Traducendo gli obiettivi condivisi di sviluppo sostenibile, inclusivo e “intelligente” in progetti nuovi e “straordinari”, da pensare e realizzare secondo modalità “rivoluzionarie”, perché basate “solo” sulla trasparenza, sulle capacità e su un’instancabile ricerca del Bene Comune, per le generazioni di oggi e per quelle che verranno, anche molto dopo di noi.

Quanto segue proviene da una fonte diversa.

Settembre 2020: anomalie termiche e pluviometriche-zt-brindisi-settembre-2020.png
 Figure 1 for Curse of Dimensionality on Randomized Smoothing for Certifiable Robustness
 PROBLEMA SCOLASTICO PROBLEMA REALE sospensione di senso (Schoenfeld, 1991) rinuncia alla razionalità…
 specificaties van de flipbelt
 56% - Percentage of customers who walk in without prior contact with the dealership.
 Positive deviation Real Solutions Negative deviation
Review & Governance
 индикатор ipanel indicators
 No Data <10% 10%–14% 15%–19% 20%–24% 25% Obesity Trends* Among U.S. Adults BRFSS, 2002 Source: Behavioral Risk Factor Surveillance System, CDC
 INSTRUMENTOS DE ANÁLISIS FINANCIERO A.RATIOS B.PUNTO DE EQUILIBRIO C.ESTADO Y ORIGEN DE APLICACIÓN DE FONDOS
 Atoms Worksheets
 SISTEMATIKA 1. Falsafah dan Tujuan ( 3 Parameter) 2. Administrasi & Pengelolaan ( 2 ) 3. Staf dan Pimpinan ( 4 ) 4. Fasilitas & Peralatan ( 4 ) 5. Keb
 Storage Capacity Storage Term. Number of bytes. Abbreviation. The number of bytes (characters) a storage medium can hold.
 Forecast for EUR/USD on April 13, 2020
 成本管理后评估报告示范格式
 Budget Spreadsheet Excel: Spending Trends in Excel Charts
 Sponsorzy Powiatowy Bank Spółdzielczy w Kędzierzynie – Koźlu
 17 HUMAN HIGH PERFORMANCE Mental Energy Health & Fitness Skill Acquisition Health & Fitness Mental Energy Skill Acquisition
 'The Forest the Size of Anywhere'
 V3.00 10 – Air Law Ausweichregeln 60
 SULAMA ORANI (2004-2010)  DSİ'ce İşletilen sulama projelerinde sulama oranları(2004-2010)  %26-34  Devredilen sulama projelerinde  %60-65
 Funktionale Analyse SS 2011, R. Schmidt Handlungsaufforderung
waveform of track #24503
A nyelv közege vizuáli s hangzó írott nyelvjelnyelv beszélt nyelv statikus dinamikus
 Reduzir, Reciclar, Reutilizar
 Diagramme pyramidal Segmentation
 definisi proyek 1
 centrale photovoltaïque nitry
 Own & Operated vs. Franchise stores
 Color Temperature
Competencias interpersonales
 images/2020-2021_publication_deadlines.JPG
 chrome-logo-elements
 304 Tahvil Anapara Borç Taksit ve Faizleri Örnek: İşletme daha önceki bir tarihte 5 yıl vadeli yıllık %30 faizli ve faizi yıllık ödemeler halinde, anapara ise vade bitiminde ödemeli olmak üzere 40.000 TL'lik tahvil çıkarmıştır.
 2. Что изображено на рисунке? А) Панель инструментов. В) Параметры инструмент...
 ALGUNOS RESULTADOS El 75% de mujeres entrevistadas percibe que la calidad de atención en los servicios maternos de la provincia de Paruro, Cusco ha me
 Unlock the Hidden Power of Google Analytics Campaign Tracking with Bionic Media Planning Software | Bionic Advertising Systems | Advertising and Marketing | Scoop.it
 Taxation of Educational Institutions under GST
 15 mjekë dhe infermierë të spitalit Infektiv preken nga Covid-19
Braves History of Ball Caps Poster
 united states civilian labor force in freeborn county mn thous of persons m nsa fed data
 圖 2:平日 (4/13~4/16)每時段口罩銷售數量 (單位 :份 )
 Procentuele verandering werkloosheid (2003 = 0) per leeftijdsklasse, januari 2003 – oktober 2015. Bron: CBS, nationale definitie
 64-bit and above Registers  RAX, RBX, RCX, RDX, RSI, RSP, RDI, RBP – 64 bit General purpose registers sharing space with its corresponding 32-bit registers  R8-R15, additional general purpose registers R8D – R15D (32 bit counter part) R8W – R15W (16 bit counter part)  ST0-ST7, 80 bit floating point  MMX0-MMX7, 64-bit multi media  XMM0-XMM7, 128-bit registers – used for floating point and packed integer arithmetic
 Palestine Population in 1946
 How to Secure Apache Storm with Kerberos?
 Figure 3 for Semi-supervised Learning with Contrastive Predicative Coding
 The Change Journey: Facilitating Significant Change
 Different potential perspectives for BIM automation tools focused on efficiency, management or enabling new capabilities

Pescando il nome del nostro Sindaco tra volti nuovi, anche giovani e giovanissimi. Che abbiano autenticamente a cuore il destino di questa città, la disponibilità non banale di mettere da parte per un periodo alcuni piani di vita, la resistenza al “fuoco amico” e a qualche palata di merda che gli si riverserà inevitabilmente addosso e la pazienza di tessere la trama complessa della collaborazione tra singoli e gruppi separati molto più dalle parole e dai pregiudizi personali che non dai valori.
Le risorse non mancano: Antonio Granatino, Roberto Falcone, Francesca Postiglione, Paolo Parente, Antonietta Giordano, Christian De Vivo, Alessio Smaldone, Giuseppe Vitiello, Silvio Iacuzio, Sergio Ruggiero Perrino, Raffaele Del Pezzo, Chiara Postiglione (per citare quelli che più o meno conosco, ma chissà quanti altri ancora ce ne sono in giro) sono nomi tutti buoni per unire forze ora divise e per lanciare questa grande sfida.
Se ci sono candidati a Sindaco che ritengono (non si capisce proprio perché) di farci sognare, allora una/o qualsiasi di queste/i, al servizio di un progetto collettivo di restituzione delle Istituzioni alla Politica (entrambe, non casualmente, con la maiuscola) non potrebbe che regalarci, quantomeno, un lunghissimo, potente ed ineguagliato orgasmo.
Siate audaci. Siate coraggiosi. Sperimentate il nuovo e l’impensabile.